━━━ Records shown ━━━

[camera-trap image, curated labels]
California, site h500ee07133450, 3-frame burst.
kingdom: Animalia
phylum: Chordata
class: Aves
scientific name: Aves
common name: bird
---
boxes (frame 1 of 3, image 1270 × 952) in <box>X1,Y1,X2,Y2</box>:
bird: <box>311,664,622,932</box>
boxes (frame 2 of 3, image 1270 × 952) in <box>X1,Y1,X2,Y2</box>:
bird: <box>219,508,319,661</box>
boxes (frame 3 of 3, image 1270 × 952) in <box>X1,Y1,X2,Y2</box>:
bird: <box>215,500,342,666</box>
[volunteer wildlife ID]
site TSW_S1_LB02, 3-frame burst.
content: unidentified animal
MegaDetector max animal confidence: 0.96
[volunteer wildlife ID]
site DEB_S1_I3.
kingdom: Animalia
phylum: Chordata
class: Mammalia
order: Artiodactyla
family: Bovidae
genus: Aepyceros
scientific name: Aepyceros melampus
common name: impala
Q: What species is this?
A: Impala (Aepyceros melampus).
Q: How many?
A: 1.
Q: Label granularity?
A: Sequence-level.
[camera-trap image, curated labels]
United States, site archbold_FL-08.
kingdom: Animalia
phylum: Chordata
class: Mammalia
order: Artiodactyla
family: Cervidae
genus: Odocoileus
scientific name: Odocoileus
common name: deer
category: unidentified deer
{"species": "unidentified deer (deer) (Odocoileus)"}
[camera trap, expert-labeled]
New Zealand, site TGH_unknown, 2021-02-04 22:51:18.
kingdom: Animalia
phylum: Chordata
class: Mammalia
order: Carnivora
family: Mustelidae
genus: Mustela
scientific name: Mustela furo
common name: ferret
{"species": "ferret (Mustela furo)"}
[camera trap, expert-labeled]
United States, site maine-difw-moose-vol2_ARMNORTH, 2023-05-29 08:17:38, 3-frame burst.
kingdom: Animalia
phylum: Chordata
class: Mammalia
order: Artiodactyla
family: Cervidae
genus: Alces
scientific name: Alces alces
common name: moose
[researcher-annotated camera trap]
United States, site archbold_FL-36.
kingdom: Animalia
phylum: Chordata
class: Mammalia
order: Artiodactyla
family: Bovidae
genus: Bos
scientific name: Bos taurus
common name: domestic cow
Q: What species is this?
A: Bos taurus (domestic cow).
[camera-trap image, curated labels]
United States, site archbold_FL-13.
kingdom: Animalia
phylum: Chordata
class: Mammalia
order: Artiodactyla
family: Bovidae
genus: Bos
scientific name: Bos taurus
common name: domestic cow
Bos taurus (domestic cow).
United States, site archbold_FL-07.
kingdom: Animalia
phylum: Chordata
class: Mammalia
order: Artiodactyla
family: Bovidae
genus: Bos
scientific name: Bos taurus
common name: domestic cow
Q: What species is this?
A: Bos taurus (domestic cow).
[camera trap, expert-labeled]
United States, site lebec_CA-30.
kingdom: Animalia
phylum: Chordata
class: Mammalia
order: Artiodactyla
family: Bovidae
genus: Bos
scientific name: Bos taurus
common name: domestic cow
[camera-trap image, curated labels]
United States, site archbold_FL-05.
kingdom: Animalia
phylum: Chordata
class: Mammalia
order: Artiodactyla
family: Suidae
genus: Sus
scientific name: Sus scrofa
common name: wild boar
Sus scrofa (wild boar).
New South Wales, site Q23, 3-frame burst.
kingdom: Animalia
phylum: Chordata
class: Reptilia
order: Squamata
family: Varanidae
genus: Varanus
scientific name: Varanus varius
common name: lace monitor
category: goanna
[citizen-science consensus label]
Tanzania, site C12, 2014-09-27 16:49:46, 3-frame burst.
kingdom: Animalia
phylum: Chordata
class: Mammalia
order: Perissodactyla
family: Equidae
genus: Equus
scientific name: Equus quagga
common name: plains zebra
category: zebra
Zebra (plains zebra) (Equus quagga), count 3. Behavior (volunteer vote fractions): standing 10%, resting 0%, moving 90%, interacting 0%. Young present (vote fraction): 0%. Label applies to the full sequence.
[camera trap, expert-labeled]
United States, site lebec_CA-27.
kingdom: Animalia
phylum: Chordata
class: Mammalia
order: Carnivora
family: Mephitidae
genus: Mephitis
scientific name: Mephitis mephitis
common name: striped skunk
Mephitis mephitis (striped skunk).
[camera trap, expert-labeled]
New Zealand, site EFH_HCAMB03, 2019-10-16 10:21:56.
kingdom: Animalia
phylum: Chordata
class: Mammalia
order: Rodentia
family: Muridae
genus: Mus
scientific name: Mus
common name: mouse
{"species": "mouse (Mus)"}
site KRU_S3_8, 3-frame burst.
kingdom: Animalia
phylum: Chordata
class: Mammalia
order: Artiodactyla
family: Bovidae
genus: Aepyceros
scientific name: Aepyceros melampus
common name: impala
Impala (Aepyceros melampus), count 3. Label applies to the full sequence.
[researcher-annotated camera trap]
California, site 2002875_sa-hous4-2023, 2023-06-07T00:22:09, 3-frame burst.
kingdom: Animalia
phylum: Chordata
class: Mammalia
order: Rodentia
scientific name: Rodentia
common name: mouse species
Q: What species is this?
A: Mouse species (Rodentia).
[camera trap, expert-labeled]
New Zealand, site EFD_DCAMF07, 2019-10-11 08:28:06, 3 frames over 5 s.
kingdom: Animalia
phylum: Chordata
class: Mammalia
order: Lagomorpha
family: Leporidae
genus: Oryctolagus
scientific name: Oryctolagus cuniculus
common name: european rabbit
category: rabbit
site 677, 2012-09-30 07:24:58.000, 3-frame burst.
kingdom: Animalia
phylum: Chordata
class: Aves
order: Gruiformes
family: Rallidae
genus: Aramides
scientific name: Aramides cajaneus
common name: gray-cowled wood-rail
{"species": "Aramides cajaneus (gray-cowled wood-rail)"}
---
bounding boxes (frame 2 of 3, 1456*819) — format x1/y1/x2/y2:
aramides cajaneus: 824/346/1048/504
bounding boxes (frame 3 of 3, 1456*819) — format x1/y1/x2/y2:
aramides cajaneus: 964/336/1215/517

━━━

All of the entries above need to be output again exactly.

Result of this task:
[camera-trap image, curated labels]
California, site h500ee07133450, 3-frame burst.
kingdom: Animalia
phylum: Chordata
class: Aves
scientific name: Aves
common name: bird
---
boxes (frame 1 of 3, image 1270 × 952) in <box>X1,Y1,X2,Y2</box>:
bird: <box>311,664,622,932</box>
boxes (frame 2 of 3, image 1270 × 952) in <box>X1,Y1,X2,Y2</box>:
bird: <box>219,508,319,661</box>
boxes (frame 3 of 3, image 1270 × 952) in <box>X1,Y1,X2,Y2</box>:
bird: <box>215,500,342,666</box>
[volunteer wildlife ID]
site TSW_S1_LB02, 3-frame burst.
content: unidentified animal
MegaDetector max animal confidence: 0.96
[volunteer wildlife ID]
site DEB_S1_I3.
kingdom: Animalia
phylum: Chordata
class: Mammalia
order: Artiodactyla
family: Bovidae
genus: Aepyceros
scientific name: Aepyceros melampus
common name: impala
Q: What species is this?
A: Impala (Aepyceros melampus).
Q: How many?
A: 1.
Q: Label granularity?
A: Sequence-level.
[camera-trap image, curated labels]
United States, site archbold_FL-08.
kingdom: Animalia
phylum: Chordata
class: Mammalia
order: Artiodactyla
family: Cervidae
genus: Odocoileus
scientific name: Odocoileus
common name: deer
category: unidentified deer
{"species": "unidentified deer (deer) (Odocoileus)"}
[camera trap, expert-labeled]
New Zealand, site TGH_unknown, 2021-02-04 22:51:18.
kingdom: Animalia
phylum: Chordata
class: Mammalia
order: Carnivora
family: Mustelidae
genus: Mustela
scientific name: Mustela furo
common name: ferret
{"species": "ferret (Mustela furo)"}
[camera trap, expert-labeled]
United States, site maine-difw-moose-vol2_ARMNORTH, 2023-05-29 08:17:38, 3-frame burst.
kingdom: Animalia
phylum: Chordata
class: Mammalia
order: Artiodactyla
family: Cervidae
genus: Alces
scientific name: Alces alces
common name: moose
[researcher-annotated camera trap]
United States, site archbold_FL-36.
kingdom: Animalia
phylum: Chordata
class: Mammalia
order: Artiodactyla
family: Bovidae
genus: Bos
scientific name: Bos taurus
common name: domestic cow
Q: What species is this?
A: Bos taurus (domestic cow).
[camera-trap image, curated labels]
United States, site archbold_FL-13.
kingdom: Animalia
phylum: Chordata
class: Mammalia
order: Artiodactyla
family: Bovidae
genus: Bos
scientific name: Bos taurus
common name: domestic cow
Bos taurus (domestic cow).
United States, site archbold_FL-07.
kingdom: Animalia
phylum: Chordata
class: Mammalia
order: Artiodactyla
family: Bovidae
genus: Bos
scientific name: Bos taurus
common name: domestic cow
Q: What species is this?
A: Bos taurus (domestic cow).
[camera trap, expert-labeled]
United States, site lebec_CA-30.
kingdom: Animalia
phylum: Chordata
class: Mammalia
order: Artiodactyla
family: Bovidae
genus: Bos
scientific name: Bos taurus
common name: domestic cow
[camera-trap image, curated labels]
United States, site archbold_FL-05.
kingdom: Animalia
phylum: Chordata
class: Mammalia
order: Artiodactyla
family: Suidae
genus: Sus
scientific name: Sus scrofa
common name: wild boar
Sus scrofa (wild boar).
New South Wales, site Q23, 3-frame burst.
kingdom: Animalia
phylum: Chordata
class: Reptilia
order: Squamata
family: Varanidae
genus: Varanus
scientific name: Varanus varius
common name: lace monitor
category: goanna
[citizen-science consensus label]
Tanzania, site C12, 2014-09-27 16:49:46, 3-frame burst.
kingdom: Animalia
phylum: Chordata
class: Mammalia
order: Perissodactyla
family: Equidae
genus: Equus
scientific name: Equus quagga
common name: plains zebra
category: zebra
Zebra (plains zebra) (Equus quagga), count 3. Behavior (volunteer vote fractions): standing 10%, resting 0%, moving 90%, interacting 0%. Young present (vote fraction): 0%. Label applies to the full sequence.
[camera trap, expert-labeled]
United States, site lebec_CA-27.
kingdom: Animalia
phylum: Chordata
class: Mammalia
order: Carnivora
family: Mephitidae
genus: Mephitis
scientific name: Mephitis mephitis
common name: striped skunk
Mephitis mephitis (striped skunk).
[camera trap, expert-labeled]
New Zealand, site EFH_HCAMB03, 2019-10-16 10:21:56.
kingdom: Animalia
phylum: Chordata
class: Mammalia
order: Rodentia
family: Muridae
genus: Mus
scientific name: Mus
common name: mouse
{"species": "mouse (Mus)"}
site KRU_S3_8, 3-frame burst.
kingdom: Animalia
phylum: Chordata
class: Mammalia
order: Artiodactyla
family: Bovidae
genus: Aepyceros
scientific name: Aepyceros melampus
common name: impala
Impala (Aepyceros melampus), count 3. Label applies to the full sequence.
[researcher-annotated camera trap]
California, site 2002875_sa-hous4-2023, 2023-06-07T00:22:09, 3-frame burst.
kingdom: Animalia
phylum: Chordata
class: Mammalia
order: Rodentia
scientific name: Rodentia
common name: mouse species
Q: What species is this?
A: Mouse species (Rodentia).
[camera trap, expert-labeled]
New Zealand, site EFD_DCAMF07, 2019-10-11 08:28:06, 3 frames over 5 s.
kingdom: Animalia
phylum: Chordata
class: Mammalia
order: Lagomorpha
family: Leporidae
genus: Oryctolagus
scientific name: Oryctolagus cuniculus
common name: european rabbit
category: rabbit
site 677, 2012-09-30 07:24:58.000, 3-frame burst.
kingdom: Animalia
phylum: Chordata
class: Aves
order: Gruiformes
family: Rallidae
genus: Aramides
scientific name: Aramides cajaneus
common name: gray-cowled wood-rail
{"species": "Aramides cajaneus (gray-cowled wood-rail)"}
---
bounding boxes (frame 2 of 3, 1456*819) — format x1/y1/x2/y2:
aramides cajaneus: 824/346/1048/504
bounding boxes (frame 3 of 3, 1456*819) — format x1/y1/x2/y2:
aramides cajaneus: 964/336/1215/517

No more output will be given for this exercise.